(Stored data entries)
★ ★ ★ ★ ★

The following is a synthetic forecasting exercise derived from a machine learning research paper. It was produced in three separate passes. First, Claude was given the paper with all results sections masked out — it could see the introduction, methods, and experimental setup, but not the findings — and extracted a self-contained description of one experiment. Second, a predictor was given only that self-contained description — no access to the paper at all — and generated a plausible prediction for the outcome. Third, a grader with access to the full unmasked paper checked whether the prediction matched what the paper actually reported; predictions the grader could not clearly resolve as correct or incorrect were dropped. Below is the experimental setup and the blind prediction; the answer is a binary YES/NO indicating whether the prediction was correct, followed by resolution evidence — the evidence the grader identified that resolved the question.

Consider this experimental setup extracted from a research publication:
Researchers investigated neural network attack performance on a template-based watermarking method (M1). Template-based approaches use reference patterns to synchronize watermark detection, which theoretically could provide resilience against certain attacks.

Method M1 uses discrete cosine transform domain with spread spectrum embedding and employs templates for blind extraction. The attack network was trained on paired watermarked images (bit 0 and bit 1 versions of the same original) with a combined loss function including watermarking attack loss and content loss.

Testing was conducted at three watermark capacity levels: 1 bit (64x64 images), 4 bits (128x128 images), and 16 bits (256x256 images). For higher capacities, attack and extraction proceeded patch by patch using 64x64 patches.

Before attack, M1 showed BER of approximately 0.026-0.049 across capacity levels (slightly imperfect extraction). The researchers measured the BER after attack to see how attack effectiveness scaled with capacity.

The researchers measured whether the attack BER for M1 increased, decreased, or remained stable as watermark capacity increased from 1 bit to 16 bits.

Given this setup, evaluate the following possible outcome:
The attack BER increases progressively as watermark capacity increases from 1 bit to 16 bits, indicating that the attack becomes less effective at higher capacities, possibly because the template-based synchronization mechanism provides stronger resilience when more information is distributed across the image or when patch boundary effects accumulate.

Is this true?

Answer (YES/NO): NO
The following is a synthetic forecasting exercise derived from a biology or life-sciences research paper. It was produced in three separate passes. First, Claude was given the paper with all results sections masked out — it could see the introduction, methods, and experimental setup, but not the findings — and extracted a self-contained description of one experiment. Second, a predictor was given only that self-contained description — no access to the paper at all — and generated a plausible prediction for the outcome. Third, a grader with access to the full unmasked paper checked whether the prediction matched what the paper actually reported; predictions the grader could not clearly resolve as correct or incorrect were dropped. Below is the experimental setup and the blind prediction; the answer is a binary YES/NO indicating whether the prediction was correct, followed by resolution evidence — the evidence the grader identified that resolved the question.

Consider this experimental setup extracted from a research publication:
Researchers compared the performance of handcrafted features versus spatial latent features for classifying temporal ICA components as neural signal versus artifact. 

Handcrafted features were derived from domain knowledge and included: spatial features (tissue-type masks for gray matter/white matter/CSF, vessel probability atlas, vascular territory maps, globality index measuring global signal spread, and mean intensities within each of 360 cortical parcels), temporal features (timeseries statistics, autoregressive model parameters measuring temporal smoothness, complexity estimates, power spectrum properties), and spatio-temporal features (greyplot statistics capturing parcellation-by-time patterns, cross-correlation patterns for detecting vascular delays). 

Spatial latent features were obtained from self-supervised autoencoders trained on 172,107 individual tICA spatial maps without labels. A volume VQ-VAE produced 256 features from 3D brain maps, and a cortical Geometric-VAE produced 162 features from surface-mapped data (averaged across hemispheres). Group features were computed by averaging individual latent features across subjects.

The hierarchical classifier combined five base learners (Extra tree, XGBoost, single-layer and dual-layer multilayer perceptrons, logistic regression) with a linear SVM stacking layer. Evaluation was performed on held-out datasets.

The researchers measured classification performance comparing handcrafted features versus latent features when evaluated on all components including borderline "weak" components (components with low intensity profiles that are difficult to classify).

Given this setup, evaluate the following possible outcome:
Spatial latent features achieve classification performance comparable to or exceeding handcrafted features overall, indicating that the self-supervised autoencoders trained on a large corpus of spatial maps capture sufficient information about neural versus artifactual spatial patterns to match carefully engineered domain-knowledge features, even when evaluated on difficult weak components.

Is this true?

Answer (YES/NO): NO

★ ★ ★ ★ ★

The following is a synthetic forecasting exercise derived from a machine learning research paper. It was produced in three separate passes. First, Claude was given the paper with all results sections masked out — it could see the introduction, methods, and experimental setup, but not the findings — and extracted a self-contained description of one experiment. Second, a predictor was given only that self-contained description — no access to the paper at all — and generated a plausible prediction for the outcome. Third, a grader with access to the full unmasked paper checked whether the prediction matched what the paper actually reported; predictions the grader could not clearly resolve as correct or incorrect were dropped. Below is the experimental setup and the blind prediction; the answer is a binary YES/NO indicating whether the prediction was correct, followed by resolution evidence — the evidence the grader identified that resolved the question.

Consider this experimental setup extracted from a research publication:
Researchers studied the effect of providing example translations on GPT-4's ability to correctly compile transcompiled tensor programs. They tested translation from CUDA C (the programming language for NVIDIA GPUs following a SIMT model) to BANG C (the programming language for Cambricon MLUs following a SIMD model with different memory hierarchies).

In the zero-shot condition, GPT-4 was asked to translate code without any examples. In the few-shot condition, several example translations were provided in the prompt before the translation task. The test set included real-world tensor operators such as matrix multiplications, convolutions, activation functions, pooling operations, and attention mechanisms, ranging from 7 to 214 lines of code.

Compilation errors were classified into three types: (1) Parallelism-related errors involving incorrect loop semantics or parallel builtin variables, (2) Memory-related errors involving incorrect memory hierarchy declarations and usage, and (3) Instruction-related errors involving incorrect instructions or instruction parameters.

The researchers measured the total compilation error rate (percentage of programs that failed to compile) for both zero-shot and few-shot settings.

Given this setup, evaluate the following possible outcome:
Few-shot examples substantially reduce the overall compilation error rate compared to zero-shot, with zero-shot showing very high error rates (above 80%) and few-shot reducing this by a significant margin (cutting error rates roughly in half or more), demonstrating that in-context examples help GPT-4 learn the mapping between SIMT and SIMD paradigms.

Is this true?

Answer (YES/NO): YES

★ ★ ★ ★ ★

◆ **YOUR TASK**
From the entries above, show each line that includes the string "spectrum".

◆ **EXERCISE RESPONSE**
Method M1 uses discrete cosine transform domain with spread spectrum embedding and employs templates for blind extraction. The attack network was trained on paired watermarked images (bit 0 and bit 1 versions of the same original) with a combined loss function including watermarking attack loss and content loss.
Handcrafted features were derived from domain knowledge and included: spatial features (tissue-type masks for gray matter/white matter/CSF, vessel probability atlas, vascular territory maps, globality index measuring global signal spread, and mean intensities within each of 360 cortical parcels), temporal features (timeseries statistics, autoregressive model parameters measuring temporal smoothness, complexity estimates, power spectrum properties), and spatio-temporal features (greyplot statistics capturing parcellation-by-time patterns, cross-correlation patterns for detecting vascular delays). 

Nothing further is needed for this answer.